You are viewing a plain text version of this content. The canonical link for it is here.

Posted to solr-user@lucene.apache.org by Stephen Lewis <sd...@gmail.com> on 2018/03/02 18:43:35 UTC

Performance Implications of Different Routing Schemes

Hello!

I'm wondering what information you may be able to provide on performance
implications of implicit routing VS composite ID routing. In particular,
I'm curious what the horizontal scaling behavior may be of implicit routing
or composite ID routing with and without the "/<bits>" param appended on.

I've been following this documentation
<https://lucene.apache.org/solr/guide/6_6/shards-and-indexing-data-in-solrcloud.html>,
and a few other blogs/articles I've seen around the web (including on lucid
works). Many of these discuss what the techniques and general philosophy
are of different document routing techniques, but I haven't been able to
find a "Big O" assessment so far by searching online. I'm aware than any
particular workload really needs a Sizing Exercise
<https://lucidworks.com/blog/2012/07/23/sizing-hardware-in-the-abstract-why-we-dont-have-a-definitive-answer/>
to fully understand its implications, but I'm hoping to plan high level
architecture beyond what I can currently forsee in scale.

A relatively simple assessment I've done belowleads me to believe the
following is likely the case: if we have S shards and B as our "/bits"
param, then resource usage would Big O scale as follows (note: Previously
I've received the advice that any shard should be capped at a max of 120M
documents, which is where the cap on docs/shard-key comes from)

   - Implicit routing
      - One Read: O(S)
         - hits horizontal scaling limit eventually as S grows
         - No cap on docs per shard key (no shard key)
      - Composite ID routing, no bits param:
      - One Read: O(1)
         - no horizontal scaling limit as S grows
         - Docs on a shard key capped at 120 million
      - Composite ID routing with bits param:
      - One Read: O(2^B)
         - no horizontal scaling limit as S grows for fixed B
         - Docs on a shard key capped at 120 million * 2^B


So my questions: Is this "big O" analysis about correct? Does SOLR have an
ability to scale horizontally on implicit routing despite what my simple
analysis would suggest?
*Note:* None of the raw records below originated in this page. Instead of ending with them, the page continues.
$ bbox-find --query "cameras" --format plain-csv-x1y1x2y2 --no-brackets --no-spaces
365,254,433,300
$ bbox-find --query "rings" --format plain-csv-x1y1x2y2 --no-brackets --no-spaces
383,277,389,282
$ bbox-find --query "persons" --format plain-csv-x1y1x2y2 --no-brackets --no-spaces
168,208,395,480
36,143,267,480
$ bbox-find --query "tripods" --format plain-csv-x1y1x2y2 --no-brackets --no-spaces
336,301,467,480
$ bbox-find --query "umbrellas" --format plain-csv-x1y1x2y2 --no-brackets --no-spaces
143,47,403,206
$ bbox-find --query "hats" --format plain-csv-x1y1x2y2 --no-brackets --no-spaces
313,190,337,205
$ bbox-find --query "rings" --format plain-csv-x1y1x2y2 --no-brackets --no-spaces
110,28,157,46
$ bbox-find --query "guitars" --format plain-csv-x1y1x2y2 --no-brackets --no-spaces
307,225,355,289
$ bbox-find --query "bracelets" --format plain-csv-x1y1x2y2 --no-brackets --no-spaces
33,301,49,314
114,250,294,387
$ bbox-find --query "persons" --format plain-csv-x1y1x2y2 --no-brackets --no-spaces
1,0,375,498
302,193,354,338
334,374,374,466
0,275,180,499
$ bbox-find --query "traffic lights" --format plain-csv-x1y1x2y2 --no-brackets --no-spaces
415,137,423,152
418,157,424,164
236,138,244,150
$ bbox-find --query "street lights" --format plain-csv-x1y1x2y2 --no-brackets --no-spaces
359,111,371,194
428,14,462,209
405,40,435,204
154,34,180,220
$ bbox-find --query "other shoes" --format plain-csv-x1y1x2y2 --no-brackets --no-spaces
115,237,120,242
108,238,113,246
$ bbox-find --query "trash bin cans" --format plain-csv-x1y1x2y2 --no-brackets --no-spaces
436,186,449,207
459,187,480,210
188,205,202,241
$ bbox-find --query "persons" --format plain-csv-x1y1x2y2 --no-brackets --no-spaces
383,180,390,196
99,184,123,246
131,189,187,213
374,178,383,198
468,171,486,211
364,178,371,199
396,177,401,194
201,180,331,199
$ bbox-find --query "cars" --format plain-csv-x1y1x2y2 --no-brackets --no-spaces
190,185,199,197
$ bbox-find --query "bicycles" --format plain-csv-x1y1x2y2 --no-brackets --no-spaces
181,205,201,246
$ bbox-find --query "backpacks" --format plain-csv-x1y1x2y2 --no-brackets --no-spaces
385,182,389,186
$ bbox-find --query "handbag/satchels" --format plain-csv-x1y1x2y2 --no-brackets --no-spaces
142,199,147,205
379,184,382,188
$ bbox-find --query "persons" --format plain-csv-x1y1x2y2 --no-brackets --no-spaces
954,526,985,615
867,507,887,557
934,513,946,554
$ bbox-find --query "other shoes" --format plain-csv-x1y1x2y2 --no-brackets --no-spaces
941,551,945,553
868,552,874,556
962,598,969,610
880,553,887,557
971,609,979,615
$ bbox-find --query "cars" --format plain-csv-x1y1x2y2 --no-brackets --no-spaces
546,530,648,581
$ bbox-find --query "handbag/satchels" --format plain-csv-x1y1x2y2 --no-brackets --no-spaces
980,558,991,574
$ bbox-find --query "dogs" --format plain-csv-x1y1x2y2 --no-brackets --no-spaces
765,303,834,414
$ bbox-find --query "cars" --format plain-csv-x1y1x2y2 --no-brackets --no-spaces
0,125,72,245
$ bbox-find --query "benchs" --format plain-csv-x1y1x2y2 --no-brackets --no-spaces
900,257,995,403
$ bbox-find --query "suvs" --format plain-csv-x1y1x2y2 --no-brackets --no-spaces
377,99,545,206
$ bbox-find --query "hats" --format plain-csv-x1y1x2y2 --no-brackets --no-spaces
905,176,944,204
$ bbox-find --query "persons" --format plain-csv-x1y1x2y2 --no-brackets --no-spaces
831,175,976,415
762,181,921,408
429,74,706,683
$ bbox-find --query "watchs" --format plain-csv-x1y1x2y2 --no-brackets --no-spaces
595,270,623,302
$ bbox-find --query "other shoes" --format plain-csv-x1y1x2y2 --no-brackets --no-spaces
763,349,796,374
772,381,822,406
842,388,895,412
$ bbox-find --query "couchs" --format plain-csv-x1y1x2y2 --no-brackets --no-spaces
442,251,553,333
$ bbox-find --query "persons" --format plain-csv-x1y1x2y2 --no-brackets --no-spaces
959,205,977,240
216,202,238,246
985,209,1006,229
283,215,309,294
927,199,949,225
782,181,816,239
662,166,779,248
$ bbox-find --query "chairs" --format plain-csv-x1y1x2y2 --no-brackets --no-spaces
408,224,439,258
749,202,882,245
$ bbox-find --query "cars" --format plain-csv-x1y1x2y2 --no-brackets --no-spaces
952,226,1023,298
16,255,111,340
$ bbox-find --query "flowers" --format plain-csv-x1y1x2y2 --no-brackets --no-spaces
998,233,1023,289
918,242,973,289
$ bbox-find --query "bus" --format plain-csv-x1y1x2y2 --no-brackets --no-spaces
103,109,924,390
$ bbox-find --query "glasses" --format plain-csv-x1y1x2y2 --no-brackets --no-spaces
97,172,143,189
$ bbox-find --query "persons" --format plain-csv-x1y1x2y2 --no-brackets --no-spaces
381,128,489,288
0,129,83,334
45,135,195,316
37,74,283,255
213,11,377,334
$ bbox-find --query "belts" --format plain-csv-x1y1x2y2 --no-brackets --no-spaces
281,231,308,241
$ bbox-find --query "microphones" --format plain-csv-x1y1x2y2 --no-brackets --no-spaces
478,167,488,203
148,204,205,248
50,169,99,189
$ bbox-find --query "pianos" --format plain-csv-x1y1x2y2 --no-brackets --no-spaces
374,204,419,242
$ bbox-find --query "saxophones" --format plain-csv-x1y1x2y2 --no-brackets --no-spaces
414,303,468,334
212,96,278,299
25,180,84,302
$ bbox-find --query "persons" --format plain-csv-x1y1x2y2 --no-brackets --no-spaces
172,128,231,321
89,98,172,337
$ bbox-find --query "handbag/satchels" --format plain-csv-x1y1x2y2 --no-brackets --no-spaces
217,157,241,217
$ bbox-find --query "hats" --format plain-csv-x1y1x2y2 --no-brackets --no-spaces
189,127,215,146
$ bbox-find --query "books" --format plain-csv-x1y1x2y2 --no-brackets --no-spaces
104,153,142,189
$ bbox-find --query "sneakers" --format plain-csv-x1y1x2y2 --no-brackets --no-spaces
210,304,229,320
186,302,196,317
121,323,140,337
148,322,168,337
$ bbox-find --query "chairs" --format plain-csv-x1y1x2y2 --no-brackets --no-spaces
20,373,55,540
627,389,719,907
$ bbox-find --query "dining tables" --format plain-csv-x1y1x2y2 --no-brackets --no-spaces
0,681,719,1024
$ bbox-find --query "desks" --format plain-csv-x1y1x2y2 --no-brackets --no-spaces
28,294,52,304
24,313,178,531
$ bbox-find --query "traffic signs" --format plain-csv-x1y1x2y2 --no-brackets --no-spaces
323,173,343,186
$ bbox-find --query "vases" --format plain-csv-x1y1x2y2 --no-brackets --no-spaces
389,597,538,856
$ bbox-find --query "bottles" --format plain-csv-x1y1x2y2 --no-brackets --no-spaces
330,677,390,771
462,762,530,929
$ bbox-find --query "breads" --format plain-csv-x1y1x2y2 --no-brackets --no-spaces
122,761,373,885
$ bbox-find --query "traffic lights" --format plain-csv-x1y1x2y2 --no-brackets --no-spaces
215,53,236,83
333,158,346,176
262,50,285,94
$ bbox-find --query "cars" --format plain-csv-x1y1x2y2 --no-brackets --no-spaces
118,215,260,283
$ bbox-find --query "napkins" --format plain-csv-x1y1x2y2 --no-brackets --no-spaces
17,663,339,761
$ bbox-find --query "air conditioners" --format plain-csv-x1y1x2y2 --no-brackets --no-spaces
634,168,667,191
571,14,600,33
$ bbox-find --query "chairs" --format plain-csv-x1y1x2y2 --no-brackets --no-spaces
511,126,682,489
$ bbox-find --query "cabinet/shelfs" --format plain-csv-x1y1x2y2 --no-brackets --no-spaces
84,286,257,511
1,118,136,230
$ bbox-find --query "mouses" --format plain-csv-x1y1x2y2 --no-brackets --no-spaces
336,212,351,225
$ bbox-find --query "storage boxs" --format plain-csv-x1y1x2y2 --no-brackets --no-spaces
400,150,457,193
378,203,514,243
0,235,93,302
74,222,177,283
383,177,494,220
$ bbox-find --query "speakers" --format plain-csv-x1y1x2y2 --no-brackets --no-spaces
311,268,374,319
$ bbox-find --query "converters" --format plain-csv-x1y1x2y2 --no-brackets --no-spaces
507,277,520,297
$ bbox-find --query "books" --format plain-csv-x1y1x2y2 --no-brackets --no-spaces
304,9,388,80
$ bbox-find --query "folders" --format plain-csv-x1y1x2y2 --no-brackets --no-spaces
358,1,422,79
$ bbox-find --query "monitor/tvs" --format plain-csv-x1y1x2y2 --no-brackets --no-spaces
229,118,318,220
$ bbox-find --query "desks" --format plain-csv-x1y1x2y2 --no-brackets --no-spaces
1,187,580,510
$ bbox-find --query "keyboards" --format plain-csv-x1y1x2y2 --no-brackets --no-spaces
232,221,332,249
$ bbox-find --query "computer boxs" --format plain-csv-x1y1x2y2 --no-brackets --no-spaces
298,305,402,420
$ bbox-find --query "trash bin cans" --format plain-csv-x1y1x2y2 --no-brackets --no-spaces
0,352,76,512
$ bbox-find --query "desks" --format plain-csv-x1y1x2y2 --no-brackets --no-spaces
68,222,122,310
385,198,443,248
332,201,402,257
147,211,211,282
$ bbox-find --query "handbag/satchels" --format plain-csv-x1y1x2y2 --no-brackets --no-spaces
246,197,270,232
Are there other considerations here you can
enlighten me on?

I would guess the answer to the second question is "no" because otherwise
it wouldn't seem to me that composite ID routing would add much concrete
value. But perhaps there are some other factors I've yet to consider.

Thanks for your time and help! Looking forward to hearing back :)

Cheers,
Stephen

Re: Performance Implications of Different Routing Schemes

Posted by Stephen Lewis <ia...@stephen-lewis.net>.

Hi!

Thank you for your thoughtful response Shawn! I have a couple of follow up
questions and points to check my understanding on.

Thanks for explaining my misunderstanding on implicit routing. So to repeat
back and check my understanding: implicit routing may be either left up to
SOLR to distribute, or you may specify the router.field parameter at
collection creation time. If there is no router.field parameter specified,
SOLR will distribute documents to shards based solely on a hash of the
docID; if router.field is defined, SOLR will distribute documents to shards
based solely on the hash of the router.field value on the doc. Correct?

So let me focus a bit more on the composite ID router. The options
available here are:

   - single prepend routing (tenant1!id1)
   - multi prepend routing (tenant1!piece1!id1)
   - num-bits prepend routing (tenant1/B!id1)

I think the first two are relatively straight forward; the ask is on the
application layer to supply one or two prepends, and then SOLR will find an
appropriate shard to host the document based on a hash of the prepend(s).

I'm very interested though by the num-bits prepend. (By the way, I never
found an agreed-upon name for this, so let me know if there is something
standard I should call this). Originally when I wrote I had a
misunderstanding here, but I believe I've understood it full now. If B is
your "bits" param, then a tenant will be spread out over 1/(2^B) fraction
of the shards; so if B = 0, any shard may end up hosting the doc; if B = 1,
half of the shards may be the one to host the doc; if B = 2, one quarter of
the shards may be the one to host the doc; etc....

I was still a bit uncertain about the mechanism until looked deeper into this
documentation
<https://lucene.apache.org/solr/guide/6_6/shards-and-indexing-data-in-solrcloud.html>
and this article
<https://lucidworks.com/2013/06/13/solr-cloud-document-routing/>: "[The
composite ID router] creates a composite 32 bit hash by taking 16 bits from
the shard key’s hash and 16 bits from the document id’s hash.... When a
tenant is too large to fit on a single shard it can be spread across
multiple shards be specifying the number of bits to use from the shard key.
The syntax for this is: shard_key/num!document_id. The /num is the number
of bits from the shard key to use in the composite hash." So I think this
mean that first the hashes of each are computed, and then the bits are
taken from the resultant hash values. Is that correct? So I believe that
means that if num = 16, then that would be the same as omitting the /num
param. I believe it also implies that if the number of shards is not a
power of 2, some irregularity in number of shards will be experienced;
e.g., if there is a collection with 11 shards and num = 2; 11/2^2 = 2.75;
then every tenant will live on at least 3 shards, some may end up living on
4 depending on exactly how the ranges work out.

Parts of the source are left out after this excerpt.